_WORK TO COMPLETE_. If a record holds a picture, drop the picture and copy everything else exactly.

* * * * * * * * *

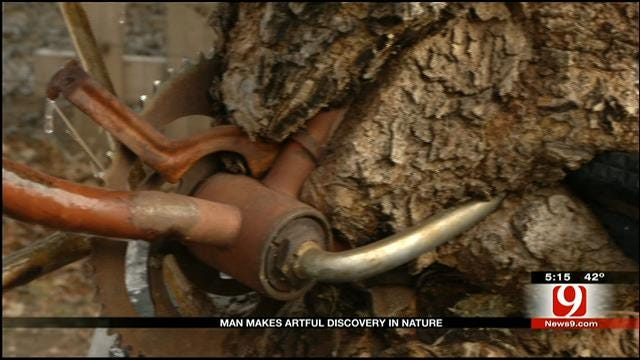 Edmond Man Finds Bicycle Fully Engulfed By Tree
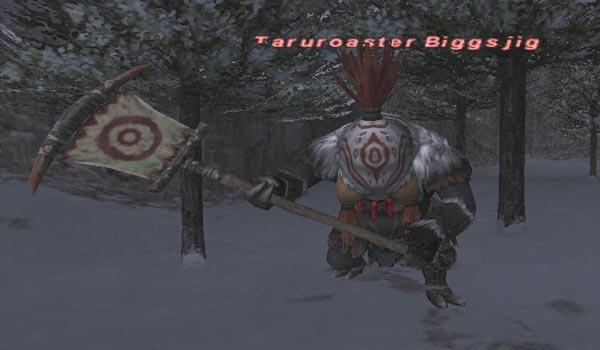 Taruroaster Biggsjig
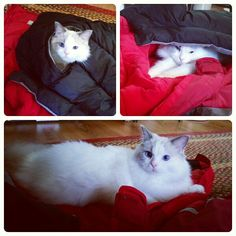 Pierre finds the winter jackets comfortable, to say the least. #crazycatguy #ragdoll #ragdollcat #catsofpinterest #cats #pets #petsofpinterest #blueeyes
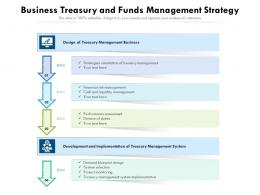 Business Treasury And Funds Management Strategy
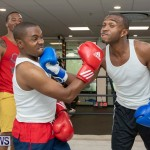 Aries Sports Center celebrity boxing for charity Bermuda, July 28 2018-9377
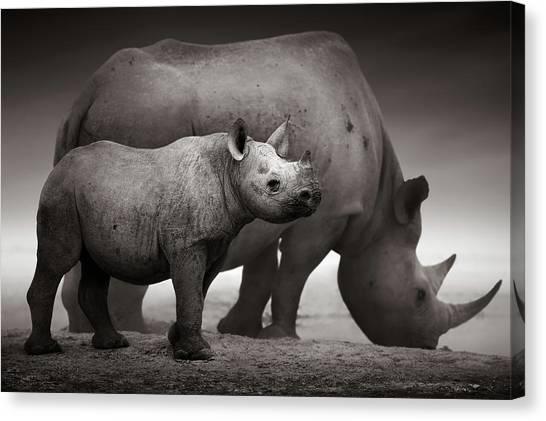 Sandy Canvas Print - Black Rhinoceros Baby And Cow by Johan Swanepoel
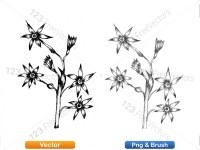 5003057-hand-drawn-sketch-flowers-vector-and-photoshop-brush-pack-10_p012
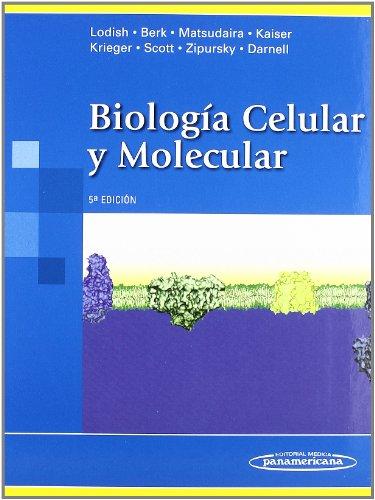 Biologia Celular y Molecular (Spanish Edition): Lodish, Harvey, Berk,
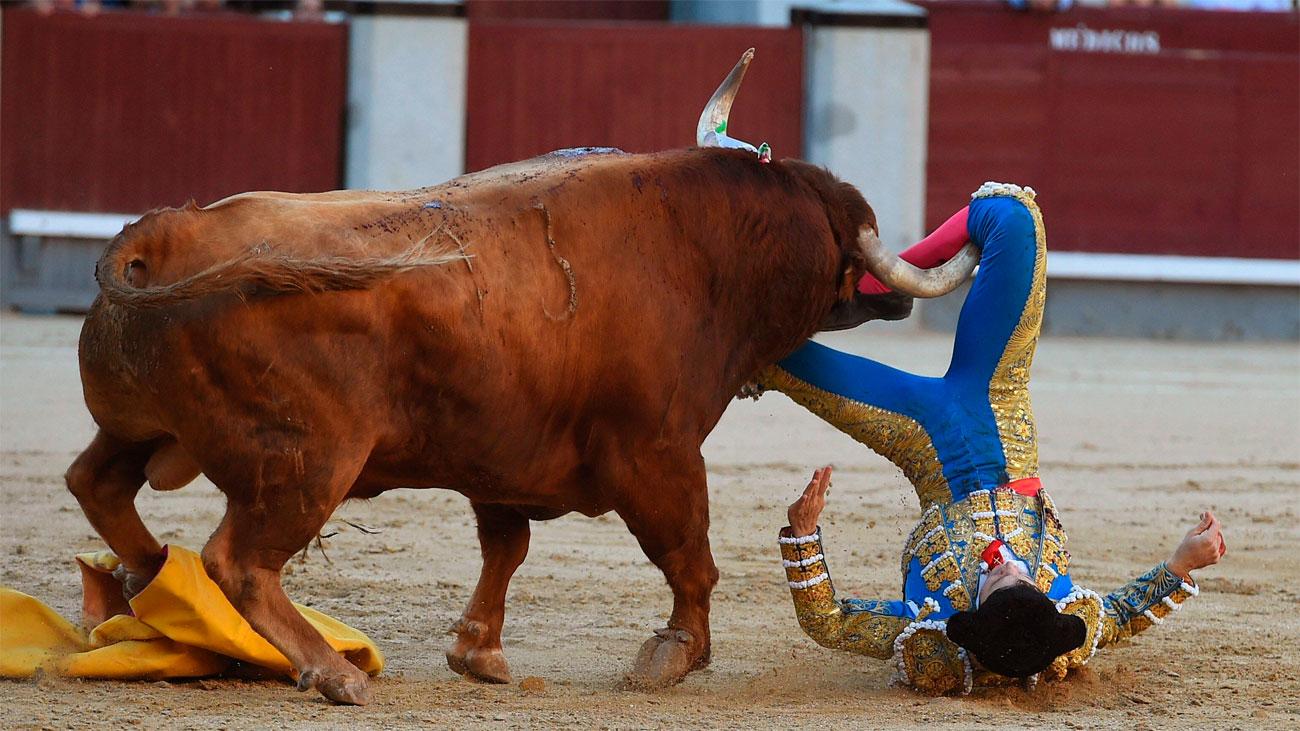 Sebastián Ritter, herido por el cuarto toro en Las Ventas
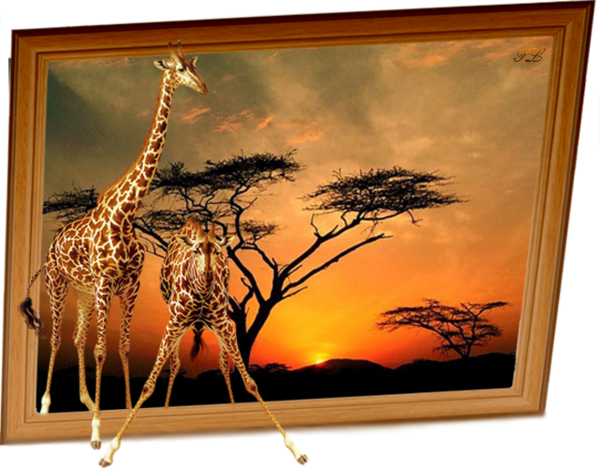 Animaux Divers ... Girafes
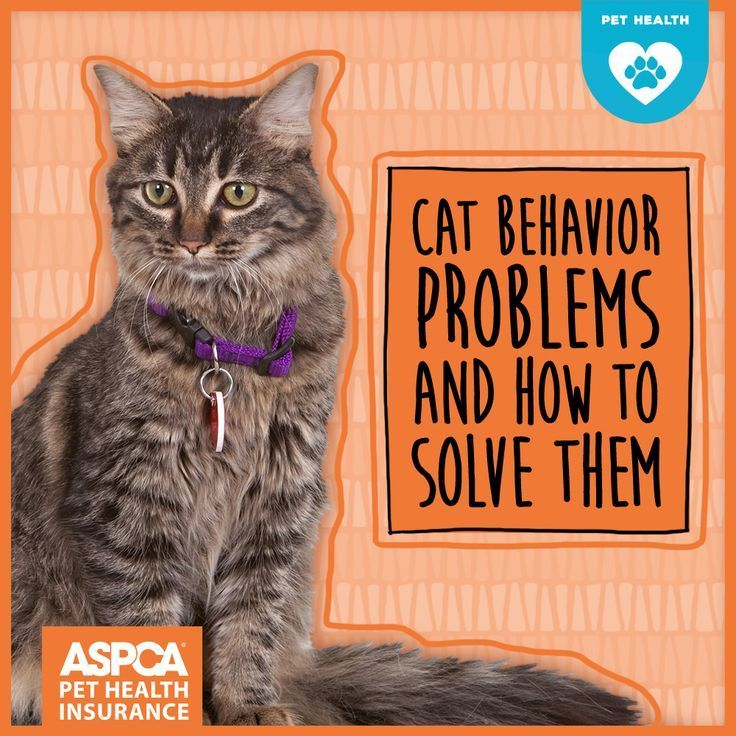 Is your cat doing something that is driving you batty, like clawing the furniture or meowing constantly? These tips can help you address five of the most common cat behavior problems.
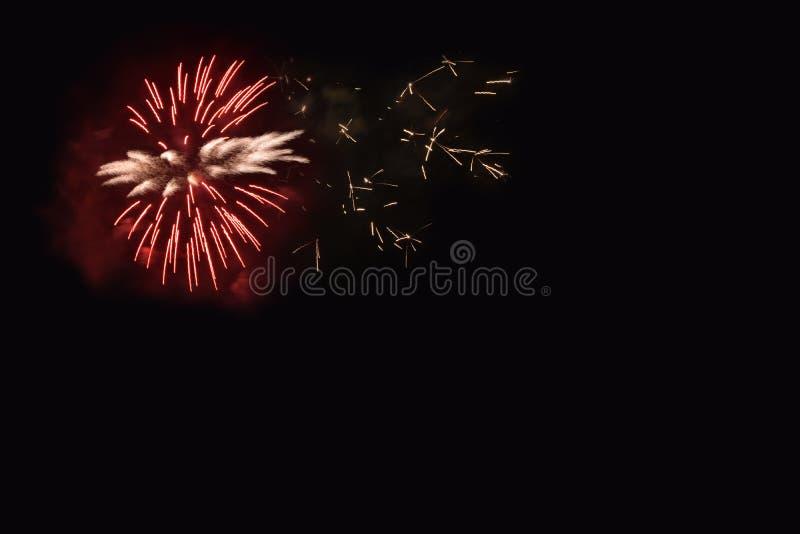 Enige vuurwerkbloem op een donkere achtergrond royalty-vrije stock foto's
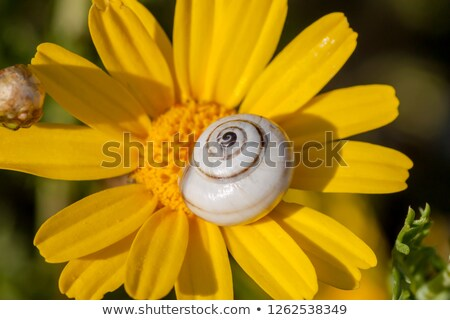 cochlea in the sunlight  Stock photo © OleksandrO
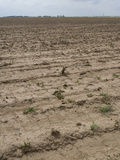 Farmland Damaged by Drought in Northern Texas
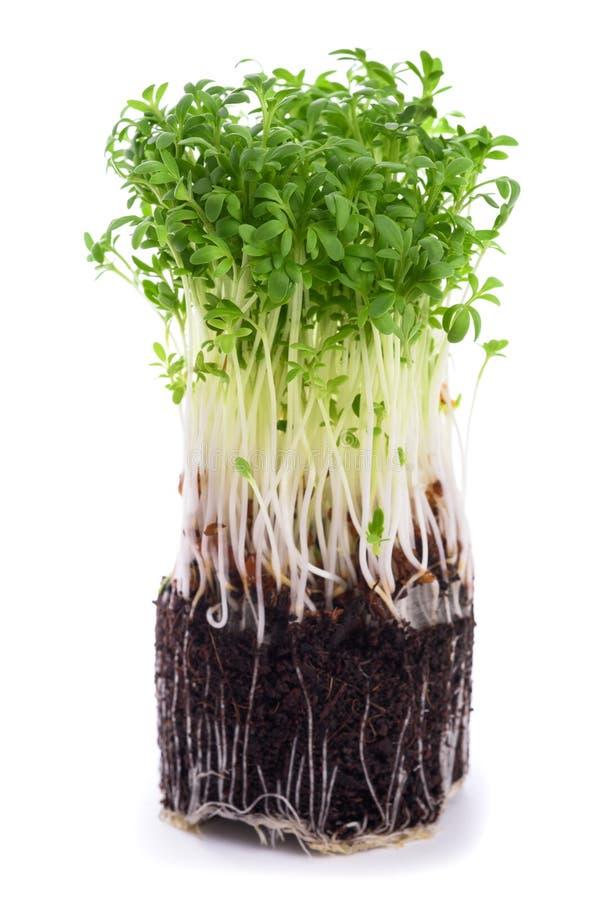 Watercress Lepidium sativum stock photo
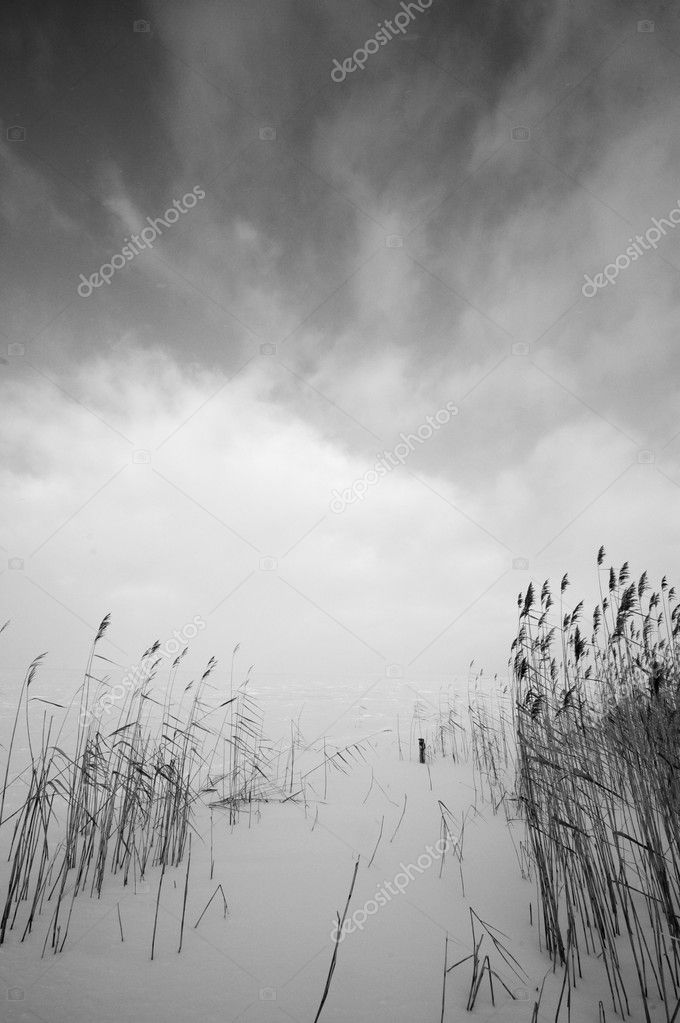Black-and-white landscape  — Stock Photo #4851713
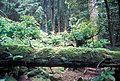 Forrester Island Wilderness.jpg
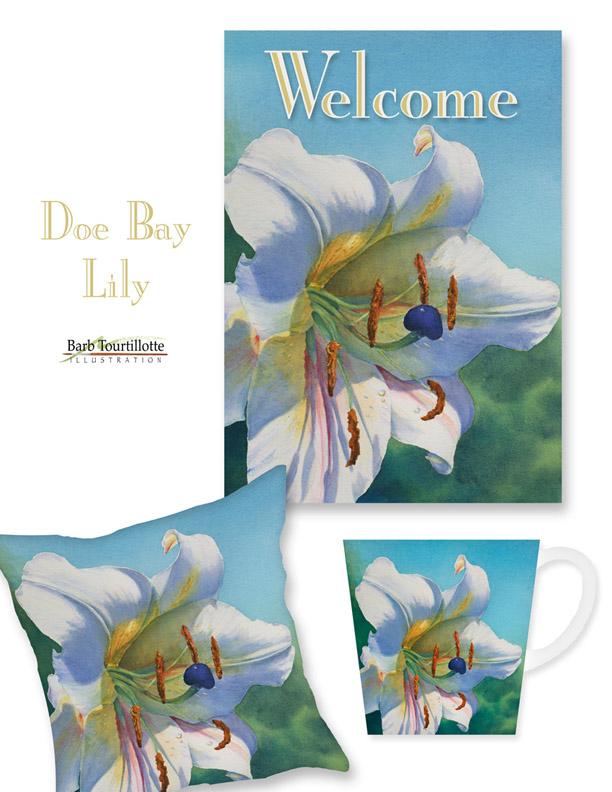 Doe Bay Lily pg 72.jpg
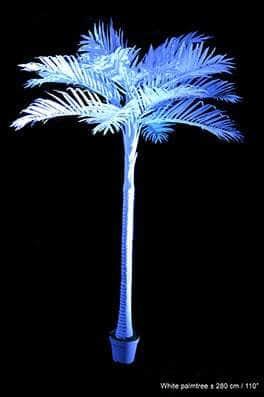 Palmier blanc 280 cm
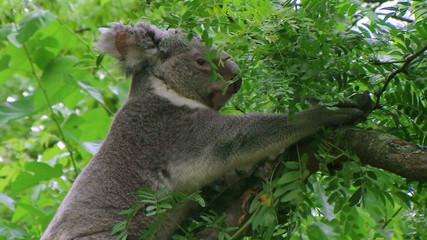 Koala Bear Climbing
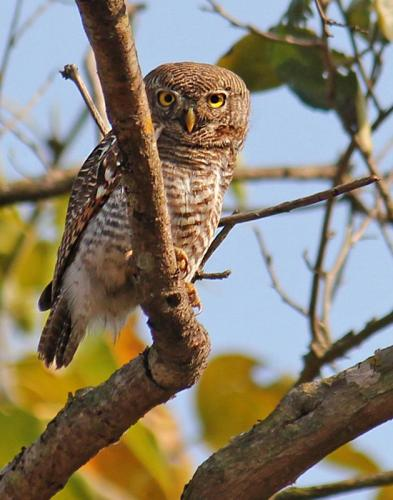 jungle-owlet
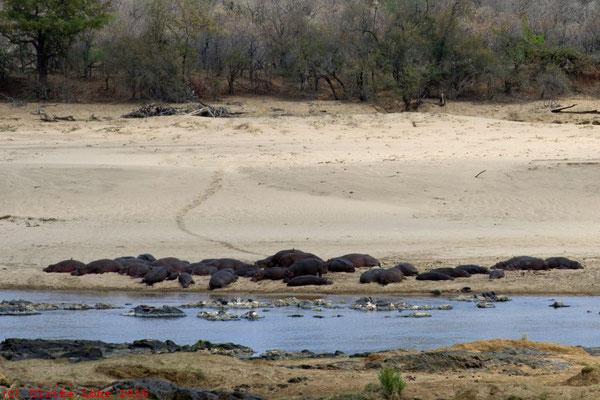 Flusspferde beim N'wamanzi Lookout
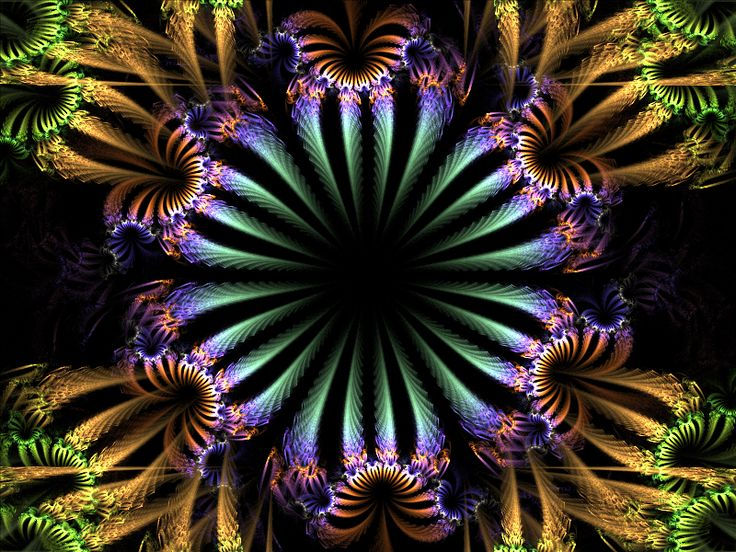 Pin By Carolyn Pranke On Fractals And Other Forms Of: Colourful Plant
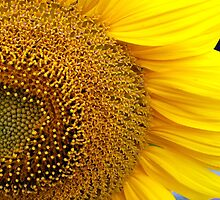 Sunny side up by sunshine0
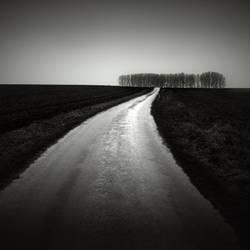 3746 by Demaret-Didier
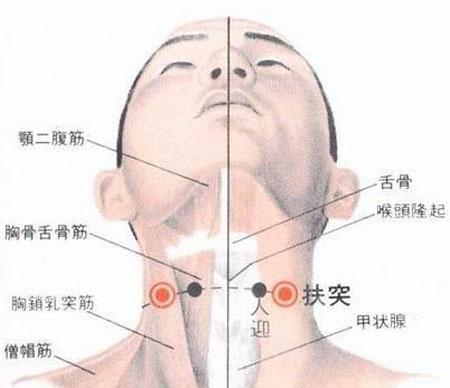扶突穴→治干咳、气喘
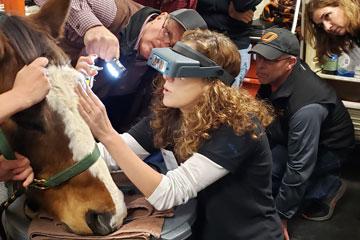 OSU Vet Med Hosts Equine Seminar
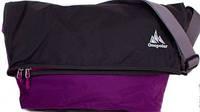 Спортивная сумка на плечо ONEPOLAR (ВАНПОЛАР) W5637-violet
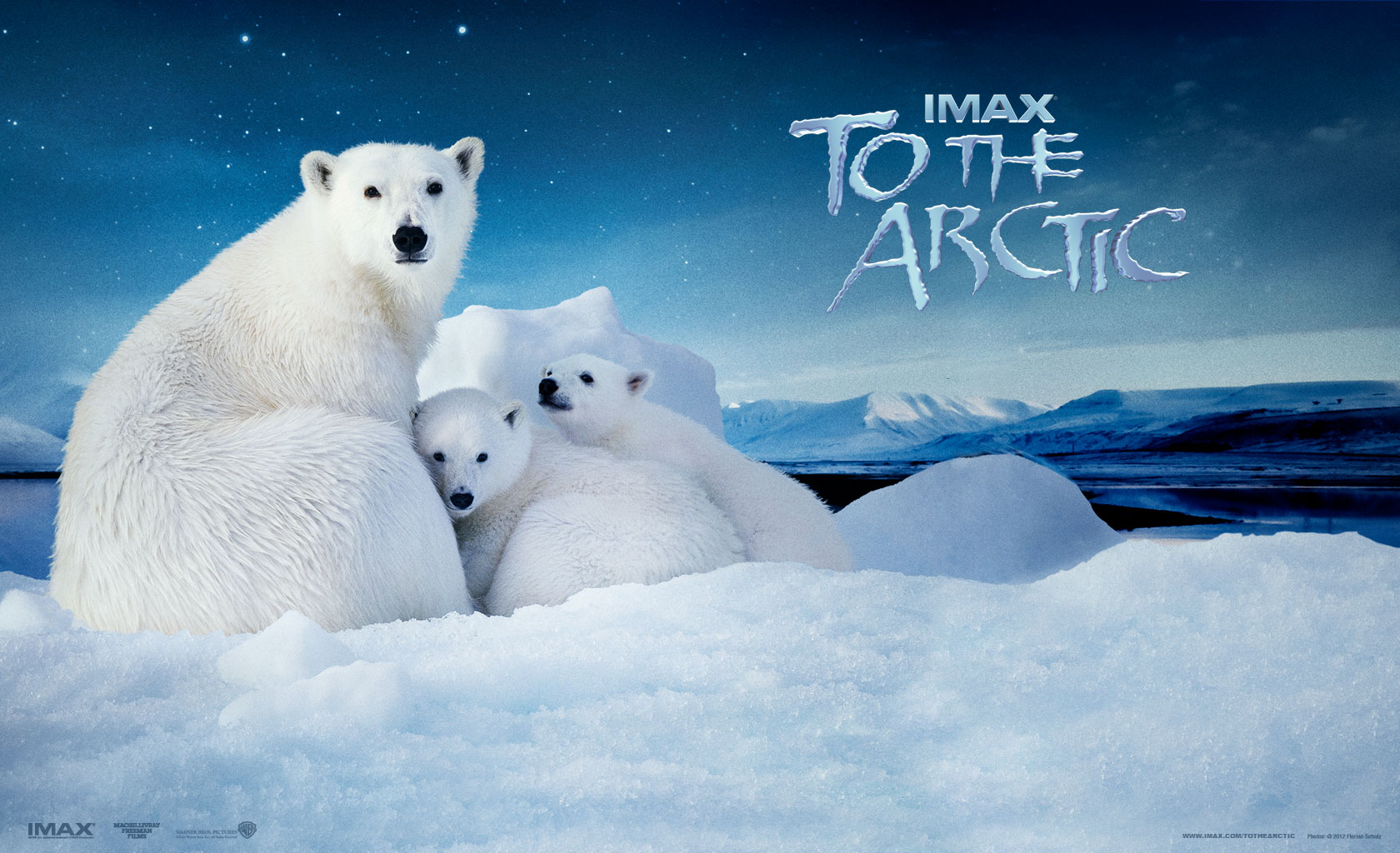 IMAX  To The Arctic   ...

* * * * * * * * *

_OUTPUT BELOW_.
 Edmond Man Finds Bicycle Fully Engulfed By Tree
 Taruroaster Biggsjig
 Pierre finds the winter jackets comfortable, to say the least. #crazycatguy #ragdoll #ragdollcat #catsofpinterest #cats #pets #petsofpinterest #blueeyes
 Business Treasury And Funds Management Strategy
 Aries Sports Center celebrity boxing for charity Bermuda, July 28 2018-9377
 Sandy Canvas Print - Black Rhinoceros Baby And Cow by Johan Swanepoel
 5003057-hand-drawn-sketch-flowers-vector-and-photoshop-brush-pack-10_p012
 Biologia Celular y Molecular (Spanish Edition): Lodish, Harvey, Berk,
 Sebastián Ritter, herido por el cuarto toro en Las Ventas
 Animaux Divers ... Girafes
 Is your cat doing something that is driving you batty, like clawing the furniture or meowing constantly? These tips can help you address five of the most common cat behavior problems.
 Enige vuurwerkbloem op een donkere achtergrond royalty-vrije stock foto's
 cochlea in the sunlight  Stock photo © OleksandrO
 Farmland Damaged by Drought in Northern Texas
 Watercress Lepidium sativum stock photo
Black-and-white landscape  — Stock Photo #4851713
 Forrester Island Wilderness.jpg
 Doe Bay Lily pg 72.jpg
 Palmier blanc 280 cm
 Koala Bear Climbing
 jungle-owlet
 Flusspferde beim N'wamanzi Lookout
 Pin By Carolyn Pranke On Fractals And Other Forms Of: Colourful Plant
 Sunny side up by sunshine0
 3746 by Demaret-Didier
扶突穴→治干咳、气喘
 OSU Vet Med Hosts Equine Seminar
 Спортивная сумка на плечо ONEPOLAR (ВАНПОЛАР) W5637-violet
 IMAX  To The Arctic   ...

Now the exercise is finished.